È su questo sfondo che nel cinema italiano, tra la fine degli anni ’70 e l’inizio degli anni ’80, cominciano ad affermarsi quelli che vengono definiti, in modo improprio, i nuovi comici: da Troisi a Benigni, Da Verdone a Moretti, e quindi anche Francesco Nuti. E qui è il lato estremamente affascinante: che questa novità, cioè, parli, non possa che parlare, della fine, del tramonto – come ognuno di loro, dunque, pur nelle loro differenze, anche di rilievo (da qui l’inesattezza di questa formula tendente all’unità nuovi comici), ci parli, tuttavia, di una parte, di una sezione, di quest’epoca che declina, decade. Ritornano, quindi, la malinconia, l’allegoria, il chiaroscuro, il carattere incompiuto dell’esistenza, e quindi, ancor più in profondità, la frantumazione del Senso, la dissoluzione di una Kultur. Questi sono autori che, probabilmente, sarebbero stati apprezzati da Benjamin, o dal giovane Lukács: nuove forme, riattualizzate, di quelli che erano stati i loro studi sul romance ed il dramma non-tragico.

In questo sfondo si delinea la figura Francesco Nuti, precursore di una comicità malinconica, di quella relazione, oggi attualissima, tra ironia e disgregazione di una cultura, tra mondo chiuso e necessità di costruirsi fortezze interiori. Mediante l’esistenza, tramite, cioè, la messa in forma di vicende legate al sensibile, al biografico, all’intimo, egli, in realtà, ci ha parlato della cultura, e quindi della disgregazione, di un’epoca. Nel suo modo, sempre originale, di descrivere e raccontare relazioni – amori che sfumano, che sfuggono, impossibilitati a compiersi – è riuscito a descrivere gli scarti, i passaggi antropologici, di una società in transizione. Quel carattere incompiuto assume, cioè, in lui una sua simbologia – come se solamente descrivendo la frantumazione e le fratture si potesse comprendere ed interpretare la totalità dell’epoca. E così, la fine della sua esistenza, nel silenzio, si lega ad alcuni nuclei profondi della sua opera: frammentazione, decadenza, tramonto.
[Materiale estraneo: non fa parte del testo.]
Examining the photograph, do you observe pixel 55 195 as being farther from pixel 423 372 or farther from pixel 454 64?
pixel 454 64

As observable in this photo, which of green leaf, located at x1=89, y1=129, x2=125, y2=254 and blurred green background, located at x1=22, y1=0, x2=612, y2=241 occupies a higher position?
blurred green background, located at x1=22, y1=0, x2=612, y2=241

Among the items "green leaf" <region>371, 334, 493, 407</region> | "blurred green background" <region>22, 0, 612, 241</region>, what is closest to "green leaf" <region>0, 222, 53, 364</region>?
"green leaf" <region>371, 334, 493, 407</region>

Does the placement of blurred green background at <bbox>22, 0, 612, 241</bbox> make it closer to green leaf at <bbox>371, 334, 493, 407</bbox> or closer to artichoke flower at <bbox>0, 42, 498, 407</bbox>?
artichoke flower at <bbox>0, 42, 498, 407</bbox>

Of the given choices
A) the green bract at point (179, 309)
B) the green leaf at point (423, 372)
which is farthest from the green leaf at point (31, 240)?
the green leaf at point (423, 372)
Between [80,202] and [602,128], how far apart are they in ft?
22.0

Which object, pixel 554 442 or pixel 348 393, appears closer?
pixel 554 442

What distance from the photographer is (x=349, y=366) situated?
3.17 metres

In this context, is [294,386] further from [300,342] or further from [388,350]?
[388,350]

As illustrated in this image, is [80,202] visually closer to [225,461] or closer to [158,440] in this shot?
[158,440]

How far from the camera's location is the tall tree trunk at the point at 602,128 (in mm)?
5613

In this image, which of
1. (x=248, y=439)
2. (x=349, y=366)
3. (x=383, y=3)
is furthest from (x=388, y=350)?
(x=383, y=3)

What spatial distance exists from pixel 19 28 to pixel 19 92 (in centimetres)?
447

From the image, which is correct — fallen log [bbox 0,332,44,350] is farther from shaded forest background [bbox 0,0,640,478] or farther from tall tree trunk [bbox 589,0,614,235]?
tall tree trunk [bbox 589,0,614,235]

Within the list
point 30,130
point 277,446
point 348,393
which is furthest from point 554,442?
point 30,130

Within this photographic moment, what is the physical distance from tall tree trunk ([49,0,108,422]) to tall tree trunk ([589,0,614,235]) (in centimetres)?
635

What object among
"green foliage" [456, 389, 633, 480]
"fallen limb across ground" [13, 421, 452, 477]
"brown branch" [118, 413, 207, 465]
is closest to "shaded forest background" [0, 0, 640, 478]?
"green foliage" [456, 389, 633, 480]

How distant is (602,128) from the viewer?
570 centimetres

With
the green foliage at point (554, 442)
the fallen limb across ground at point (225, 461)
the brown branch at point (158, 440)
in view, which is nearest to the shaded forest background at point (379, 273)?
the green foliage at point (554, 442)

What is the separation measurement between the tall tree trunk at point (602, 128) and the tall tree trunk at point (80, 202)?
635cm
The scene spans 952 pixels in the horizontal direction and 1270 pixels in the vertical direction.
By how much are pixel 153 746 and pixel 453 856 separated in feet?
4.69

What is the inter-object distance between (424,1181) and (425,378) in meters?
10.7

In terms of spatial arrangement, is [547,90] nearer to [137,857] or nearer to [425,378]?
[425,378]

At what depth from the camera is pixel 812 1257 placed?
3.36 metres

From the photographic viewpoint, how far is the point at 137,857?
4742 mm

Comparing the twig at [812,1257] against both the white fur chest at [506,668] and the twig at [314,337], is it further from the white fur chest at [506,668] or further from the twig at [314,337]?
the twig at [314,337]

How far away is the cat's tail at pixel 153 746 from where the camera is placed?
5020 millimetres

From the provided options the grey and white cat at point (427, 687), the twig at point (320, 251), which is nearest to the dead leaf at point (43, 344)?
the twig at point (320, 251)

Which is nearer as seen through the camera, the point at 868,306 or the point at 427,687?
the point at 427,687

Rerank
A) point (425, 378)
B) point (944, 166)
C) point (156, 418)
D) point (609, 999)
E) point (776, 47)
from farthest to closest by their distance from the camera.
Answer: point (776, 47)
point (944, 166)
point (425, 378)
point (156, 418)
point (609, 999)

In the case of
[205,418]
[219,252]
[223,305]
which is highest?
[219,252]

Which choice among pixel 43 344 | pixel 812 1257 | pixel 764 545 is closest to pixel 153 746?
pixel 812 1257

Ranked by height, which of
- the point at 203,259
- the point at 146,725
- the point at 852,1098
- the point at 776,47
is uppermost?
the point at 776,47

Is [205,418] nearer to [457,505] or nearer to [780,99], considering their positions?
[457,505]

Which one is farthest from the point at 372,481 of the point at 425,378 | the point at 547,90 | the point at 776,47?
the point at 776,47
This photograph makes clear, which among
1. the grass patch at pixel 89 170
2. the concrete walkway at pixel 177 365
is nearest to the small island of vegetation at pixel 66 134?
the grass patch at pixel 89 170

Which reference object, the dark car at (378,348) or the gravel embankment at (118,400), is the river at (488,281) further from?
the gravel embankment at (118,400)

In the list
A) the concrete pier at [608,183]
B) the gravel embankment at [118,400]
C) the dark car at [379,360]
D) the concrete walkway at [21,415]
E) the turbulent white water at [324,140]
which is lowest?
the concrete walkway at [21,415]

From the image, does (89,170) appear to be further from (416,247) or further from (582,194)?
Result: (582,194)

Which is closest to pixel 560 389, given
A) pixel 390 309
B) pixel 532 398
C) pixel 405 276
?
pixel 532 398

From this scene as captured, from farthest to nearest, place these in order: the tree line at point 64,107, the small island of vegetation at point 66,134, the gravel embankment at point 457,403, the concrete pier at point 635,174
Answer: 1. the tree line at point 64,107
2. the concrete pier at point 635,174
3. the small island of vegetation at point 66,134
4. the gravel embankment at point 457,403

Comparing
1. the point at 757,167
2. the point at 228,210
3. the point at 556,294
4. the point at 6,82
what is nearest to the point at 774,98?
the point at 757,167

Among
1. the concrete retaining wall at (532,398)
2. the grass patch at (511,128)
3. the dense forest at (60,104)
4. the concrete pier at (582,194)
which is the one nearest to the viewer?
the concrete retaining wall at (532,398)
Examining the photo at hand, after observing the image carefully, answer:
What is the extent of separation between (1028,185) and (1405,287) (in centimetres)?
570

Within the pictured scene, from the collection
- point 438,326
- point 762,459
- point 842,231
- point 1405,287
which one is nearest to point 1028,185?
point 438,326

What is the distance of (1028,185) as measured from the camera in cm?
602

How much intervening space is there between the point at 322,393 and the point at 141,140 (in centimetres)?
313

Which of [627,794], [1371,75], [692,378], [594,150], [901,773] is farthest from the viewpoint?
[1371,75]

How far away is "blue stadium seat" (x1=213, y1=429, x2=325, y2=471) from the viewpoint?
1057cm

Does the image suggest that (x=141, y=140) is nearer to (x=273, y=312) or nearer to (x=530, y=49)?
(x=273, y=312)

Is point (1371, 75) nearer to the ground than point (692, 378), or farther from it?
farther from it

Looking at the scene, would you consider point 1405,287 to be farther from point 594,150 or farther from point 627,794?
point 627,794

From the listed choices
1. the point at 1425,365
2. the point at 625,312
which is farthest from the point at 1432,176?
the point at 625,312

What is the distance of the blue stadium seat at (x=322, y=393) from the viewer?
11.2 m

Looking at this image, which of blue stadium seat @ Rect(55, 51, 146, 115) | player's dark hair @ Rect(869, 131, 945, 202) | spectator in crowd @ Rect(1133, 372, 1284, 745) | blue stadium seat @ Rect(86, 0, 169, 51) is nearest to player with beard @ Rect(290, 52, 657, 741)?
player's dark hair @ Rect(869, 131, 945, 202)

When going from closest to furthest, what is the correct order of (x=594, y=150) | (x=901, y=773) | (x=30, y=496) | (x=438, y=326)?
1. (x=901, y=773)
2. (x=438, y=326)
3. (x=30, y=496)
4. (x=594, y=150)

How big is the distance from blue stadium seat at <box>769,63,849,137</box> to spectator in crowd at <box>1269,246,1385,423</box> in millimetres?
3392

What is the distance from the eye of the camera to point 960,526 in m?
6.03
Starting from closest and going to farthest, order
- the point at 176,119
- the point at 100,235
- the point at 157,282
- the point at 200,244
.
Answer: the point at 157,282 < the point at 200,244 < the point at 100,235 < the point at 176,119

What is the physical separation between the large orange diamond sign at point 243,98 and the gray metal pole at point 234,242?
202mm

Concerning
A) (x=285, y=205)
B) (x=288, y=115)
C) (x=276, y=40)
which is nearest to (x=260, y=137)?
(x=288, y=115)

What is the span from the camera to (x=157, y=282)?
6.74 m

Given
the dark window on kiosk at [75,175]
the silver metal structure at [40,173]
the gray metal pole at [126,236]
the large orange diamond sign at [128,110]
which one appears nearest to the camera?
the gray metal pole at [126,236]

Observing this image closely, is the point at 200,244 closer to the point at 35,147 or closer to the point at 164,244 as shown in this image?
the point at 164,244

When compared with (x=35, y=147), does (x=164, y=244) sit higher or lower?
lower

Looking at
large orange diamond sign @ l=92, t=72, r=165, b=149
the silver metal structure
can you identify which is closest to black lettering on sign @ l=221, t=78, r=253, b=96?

Ora, però, è arrivato, anche per noi, il momento di scavare nelle rovine, come quegli autori sopra citati del primo Novecento, di andare, cioè, alla ricerca di questi ruderi, del materiale di scarto, dimenticato: di non abbandonarci, in definitiva, a ciò che impone la narrazione egemone. Perché lì, in quegli anni, si è consumata la frattura (probabilmente lo scarto decisivo) di cui siamo eredi, e perché, forse, dunque, cominceremo a leggere meglio la nostra epoca recuperando le forme intellettuali ed artistiche di quegli anni di crisi: interpreteremo la nostra età, cioè, meglio con queste categorie apparentemente antiche, eppure attualissime (più attuali, sicuramente, di quello che oggi viene definito come massimamente contemporaneo). Qui, in questo spazio, vi sarebbe l’esempio di una relazione proficua con il passato. Fare questo, tuttavia, significa separarsi, costruirsi un fuori, divenire apparentemente inattuali – e quindi, nel profondo, attuali – fuoriuscire da quel circolo di immediatezza in cui vaghiamo: scorgere nell’oblio e nel dimenticato le scintille per un altro, e diverso, avvenire.